FIG. 2 is a cross-sectional view showing an intermediate stage of a manufacturing process according to the first embodiment.

FIG. 3 is a sectional view showing a final stage of the manufacturing process according to the first embodiment.

FIG. 4 is a perspective view of a corrugated sheet manufactured by the manufacturing process of the first embodiment.

FIG. 5 is a cross-sectional view illustrating an initial stage of a manufacturing process according to a second embodiment.

FIG. 6 is a sectional view showing the final stage of the manufacturing process according to the second embodiment.

FIG. 7 is a cross-sectional view of a corrugated sheet manufactured by the manufacturing process according to the second embodiment.

FIG. 8 is a cross-sectional view showing an initial stage of a manufacturing process according to a third embodiment.

FIG. 9 is a cross-sectional view showing an intermediate stage of a manufacturing process according to the third embodiment.

FIG. 10 is a sectional view showing the final stage of the manufacturing process according to the third embodiment.

FIG. 11 is a cross-sectional view of a corrugated sheet manufactured by the manufacturing process according to the third embodiment.
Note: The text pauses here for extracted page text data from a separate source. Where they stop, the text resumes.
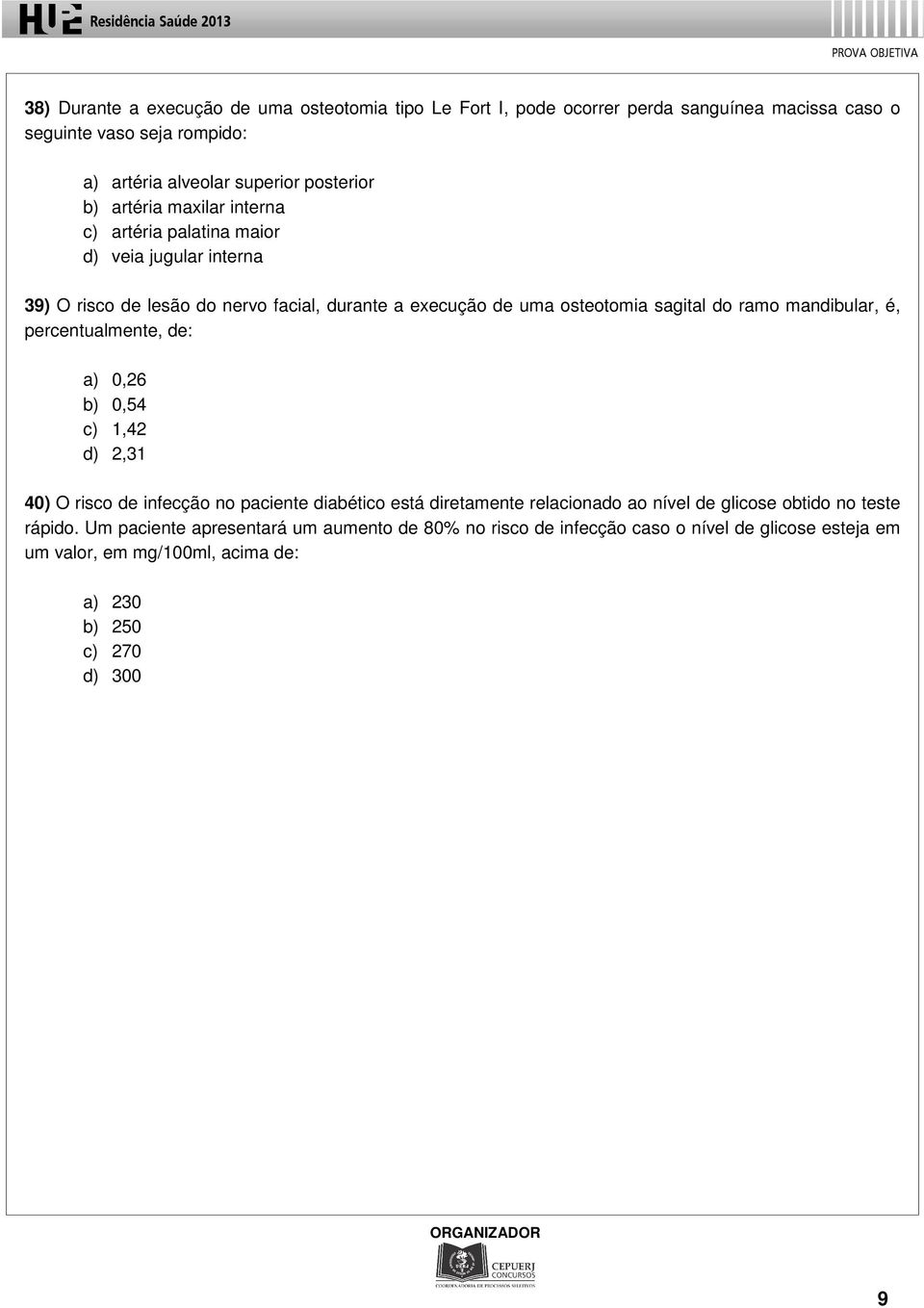 HUPE Residência Saúde 2013

PROVA OBJETIVA

38) Durante a execução de uma osteotomia tipo Le Fort I, pode ocorrer perda sanguínea macissa caso o seguinte vaso seja rompido:

a) artéria alveolar superior posterior
b) artéria maxilar interna
c) artéria palatina maior
d) veia jugular interna

39) O risco de lesão do nervo facial, durante a execução de uma osteotomia sagital do ramo mandibular, é, percentualmente, de:

a) 0,26
b) 0,54
c) 1,42
d) 2,31

40) O risco de infecção no paciente diabético está diretamente relacionado ao nível de glicose obtido no teste rápido. Um paciente apresentará um aumento de 80% no risco de infecção caso o nível de glicose esteja em um valor, em mg/100ml, acima de:

a) 230
b) 250
c) 270
d) 300

ORGANIZADOR

CEPUERJ CONCURSOS
COORDENADORIA DE PROCESSOS SELETIVOS

9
FIG. 12 is a sectional view of a catalyst support.

[Explanation of symbols]

1 ... flat plate, 2, 4, 7 ... male type, 3, 5, 8, ...
・ Female type, 6 ・ ・ ・ Core, 10 ・ ・ ・ Corrugated plate, 21, 71 ・
..Central convex portions, 22, 72, 73 ... both side convex portions, 2
3, 74, 75 ... pressing means, 31, 81 ... central concave part, 32, 82, 83 ... both side concave parts

Continued on the front page (51) Int.Cl. ⁷ Identification symbol FI Theme coat II (reference) B21D 13/02 F01N 3/28 301P F01N 3/28 301 B21D 53/84 B // B21D 53/84 B01D 53/36 ZABC F term (reference) 3G091 AA02 AA03 AB01 BA07 BA39 GA06 GB01X GB01Z 4D048 BA39X BB04 CA01 4E003 AA01 CA03 4E063 AA01 CA09 DA01 DA02 JA06 MA18 4G069 AA01 AA08 BA17 CA03 EA12 FB75

Claims (6)

[Claims] 1. A center wave portion forming step of forming a center wave portion at the center of a flat plate, and a side wave portion forming step of forming side wave portions on both sides of the center wave portion while holding the center wave portion. A method for producing a corrugated sheet, comprising: 2. The step of forming a central corrugated portion includes the step of placing a flat plate on the central concave portion of a wavy female shape so that the center thereof coincides with the central concave portion of the female shape. 2. The method of manufacturing a corrugated sheet according to claim 1, comprising the step of: 3. The corrugated sheet according to claim 1, wherein the step of forming the side wave portion is a step of press-fitting both side convex portions of the male central convex portion into both side concave portions of the female central concave portion. Production method. 4. The method of manufacturing a corrugated sheet according to claim 2, wherein said male mold has an upper end portion of said central convex portion pivotally connected to a central groove portion of said both convex portions via a pressing means. Method. 5. A process for forming a rough corrugated plate, wherein a rod-shaped core is inserted into a concave portion of the formed rough corrugated plate, and a corrugated portion is pressed in a direction in which the corrugated portions are overlapped with the core inserted to correct the corrugated plate. A method for producing a corrugated sheet. 6. The corrugated sheet according to claim 5, wherein the correcting step is a step of pressing the corrugated portions in a direction in which the corrugated portions overlap with each other by using a mold that forms a cylindrical cavity when the female mold and the male mold are closed. Production method.